◆ LISTED ENTRIES ◆
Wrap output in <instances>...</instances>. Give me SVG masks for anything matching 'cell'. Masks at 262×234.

--

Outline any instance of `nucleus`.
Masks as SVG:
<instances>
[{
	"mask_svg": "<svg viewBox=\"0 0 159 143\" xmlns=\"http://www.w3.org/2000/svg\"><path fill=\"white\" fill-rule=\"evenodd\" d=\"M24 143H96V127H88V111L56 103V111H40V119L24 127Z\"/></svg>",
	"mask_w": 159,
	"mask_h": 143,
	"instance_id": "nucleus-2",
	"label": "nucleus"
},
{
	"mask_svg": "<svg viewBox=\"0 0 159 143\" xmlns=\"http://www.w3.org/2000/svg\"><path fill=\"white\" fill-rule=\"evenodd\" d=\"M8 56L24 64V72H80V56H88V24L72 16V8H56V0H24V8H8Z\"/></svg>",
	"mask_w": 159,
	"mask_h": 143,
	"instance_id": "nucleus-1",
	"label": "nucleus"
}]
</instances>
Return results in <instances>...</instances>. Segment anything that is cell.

◆ WORK TO COMPLETE ◆
Print the stretch from the line containing "Outline any instance" through the line containing "Return results in", both lines included, reproducing every line verbatim.

◆ TASK SOLUTION ◆
Outline any instance of `nucleus`.
Masks as SVG:
<instances>
[{
	"mask_svg": "<svg viewBox=\"0 0 159 143\" xmlns=\"http://www.w3.org/2000/svg\"><path fill=\"white\" fill-rule=\"evenodd\" d=\"M24 143H96V127H88V111L56 103V111H40V119L24 127Z\"/></svg>",
	"mask_w": 159,
	"mask_h": 143,
	"instance_id": "nucleus-2",
	"label": "nucleus"
},
{
	"mask_svg": "<svg viewBox=\"0 0 159 143\" xmlns=\"http://www.w3.org/2000/svg\"><path fill=\"white\" fill-rule=\"evenodd\" d=\"M8 56L24 64V72H80V56H88V24L72 16V8H56V0H24V8H8Z\"/></svg>",
	"mask_w": 159,
	"mask_h": 143,
	"instance_id": "nucleus-1",
	"label": "nucleus"
}]
</instances>
Return results in <instances>...</instances>. Segment anything that is cell.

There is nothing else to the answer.